Yang membuatnya menonjol bukan hanya harga lelangnya, melainkan juga identitasnya sebagai karya unik hasil kolaborasi BYD dan Chopard. Keduanya mengemas Denza Z9 GT shooting brake itu sebagai objek koleksi yang menggabungkan teknologi otomotif, kemewahan Swiss, dan unsur kelangkaan.
Sentuhan Chopard di kabin dan eksterior
Mobil yang dilelang tersebut merupakan unit yang dimodifikasi khusus untuk amal. BYD menyebutnya sebagai karya unik di dunia yang dipresentasikan dalam rangkaian kegiatan Festival Film Cannes di Antibes, Prancis.
Perubahan paling mudah terlihat ada pada bagian luar dan dalam mobil. Eksteriornya mendapat aksen emas eksklusif, sedangkan kabin dirancang ulang dengan inspirasi dari keahlian pembuatan perhiasan Chopard.
Di bagian interior, tema amethyst menjadi sorotan utama. Mobil ini juga membawa kontrol fisik bergaya batu permata, bordir khusus dengan logo “C” milik Chopard, permukaan pengisian daya nirkabel bermerek, dan tema antarmuka infotainment khusus.
Bukan hanya mobil, tetapi proyek kemewahan yang lebih luas
Kolaborasi BYD dan Chopard tidak berhenti pada satu unit Denza Z9 GT saja. Keduanya juga menyiapkan jam tangan mewah “His & Hers” serta koleksi koper khusus untuk melengkapi konsep proyek tersebut.

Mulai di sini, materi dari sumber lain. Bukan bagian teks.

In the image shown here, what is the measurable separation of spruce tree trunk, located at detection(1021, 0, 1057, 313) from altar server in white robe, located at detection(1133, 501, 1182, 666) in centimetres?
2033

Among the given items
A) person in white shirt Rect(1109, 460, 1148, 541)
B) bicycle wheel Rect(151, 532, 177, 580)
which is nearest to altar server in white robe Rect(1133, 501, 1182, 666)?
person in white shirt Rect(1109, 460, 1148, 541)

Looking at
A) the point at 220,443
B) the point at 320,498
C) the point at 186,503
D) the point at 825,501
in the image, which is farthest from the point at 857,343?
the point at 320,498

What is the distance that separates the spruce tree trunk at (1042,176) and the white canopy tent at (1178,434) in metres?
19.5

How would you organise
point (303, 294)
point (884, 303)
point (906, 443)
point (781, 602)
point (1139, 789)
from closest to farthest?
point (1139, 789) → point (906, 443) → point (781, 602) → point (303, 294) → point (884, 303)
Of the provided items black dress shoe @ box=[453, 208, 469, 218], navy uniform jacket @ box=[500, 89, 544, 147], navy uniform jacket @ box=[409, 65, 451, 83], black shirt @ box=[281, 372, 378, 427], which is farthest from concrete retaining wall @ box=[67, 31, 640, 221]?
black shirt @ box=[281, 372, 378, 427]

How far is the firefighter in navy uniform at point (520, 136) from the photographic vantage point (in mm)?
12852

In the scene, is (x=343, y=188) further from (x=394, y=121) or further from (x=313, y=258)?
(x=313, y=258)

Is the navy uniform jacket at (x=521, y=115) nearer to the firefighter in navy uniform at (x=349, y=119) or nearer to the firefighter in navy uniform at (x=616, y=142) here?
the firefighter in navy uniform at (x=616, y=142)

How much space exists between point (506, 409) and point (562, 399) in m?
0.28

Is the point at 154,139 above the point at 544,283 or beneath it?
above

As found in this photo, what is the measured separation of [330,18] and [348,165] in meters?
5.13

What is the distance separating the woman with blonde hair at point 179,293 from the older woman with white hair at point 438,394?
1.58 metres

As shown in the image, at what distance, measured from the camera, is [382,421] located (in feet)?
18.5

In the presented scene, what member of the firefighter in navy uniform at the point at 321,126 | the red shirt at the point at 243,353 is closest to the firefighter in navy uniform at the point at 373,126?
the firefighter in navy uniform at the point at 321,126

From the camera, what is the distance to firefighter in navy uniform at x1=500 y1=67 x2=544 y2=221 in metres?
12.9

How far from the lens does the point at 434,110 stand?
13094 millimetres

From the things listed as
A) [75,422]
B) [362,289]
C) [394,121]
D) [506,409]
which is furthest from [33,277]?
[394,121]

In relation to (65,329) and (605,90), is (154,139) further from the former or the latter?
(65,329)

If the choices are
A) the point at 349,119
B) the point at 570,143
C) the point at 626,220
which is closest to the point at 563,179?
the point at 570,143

Wakil Presiden Eksekutif BYD Li Ke mengatakan proyek ini menggabungkan teknologi otomotif dengan keahlian pembuatan barang mewah sekaligus mendukung penggalangan dana dalam acara amfAR. Sementara itu, Wakil Presiden sekaligus Direktur Artistik Chopard Caroline Scheufele menyebut kendaraan itu sebagai interpretasi platform Z9GT yang terinspirasi dari perhiasan.
Langkah ini memperlihatkan cara BYD memperluas citra Denza di luar pasar mobil listrik biasa. Dengan menggandeng Chopard, merek tersebut tampak ingin menarik pembeli kelas atas yang mencari kombinasi teknologi, kemewahan, dan kelangkaan.
Posisi Denza Z9 GT di strategi premium BYD
Denza Z9 GT sendiri mulai dikirimkan secara resmi kepada pelanggan pada Maret lalu. Di China, model ini dijual dengan harga 269.800-369.800 yuan atau sekitar Rp610-836 jutaan.
Model ini juga membawa bekal teknis yang mendukung citra premiumnya. Denza Z9 GT menjadi salah satu kendaraan produksi pertama yang memakai Blade Battery generasi kedua milik BYD dan teknologi pengisian daya cepat.
Sebelumnya, mobil ini juga sempat tampil dalam pameran sistem kontrol bodi cerdas DiSus milik BYD pada acara teknologi SUV di China. Kehadiran itu membuat Denza Z9 GT tidak hanya diposisikan sebagai mobil mewah, tetapi juga sebagai etalase teknologi BYD.
Arah ekspansi Denza ke luar China
BYD juga sudah menyiapkan langkah untuk membawa Denza lebih luas ke pasar internasional. Pada April 2026, perusahaan mengumumkan rencana pembangunan 6.000 pengisi daya cepat di luar negeri serta perluasan operasi merek Denza di Eropa melalui model Z9 GT dan D9.
Di pasar domestik, minat terhadap Denza Z9 GT terlihat meningkat tajam. Data China EV DataTracker mencatat penjualan model ini mencapai 3.969 unit pada April 2026, naik dari 712 unit pada Maret dan 154 unit pada Februari.
Angka itu juga menunjukkan kontribusi besar Z9 GT di dalam portofolio Denza. Pada April, model ini menyumbang 37,3 persen dari total penjualan merek Denza.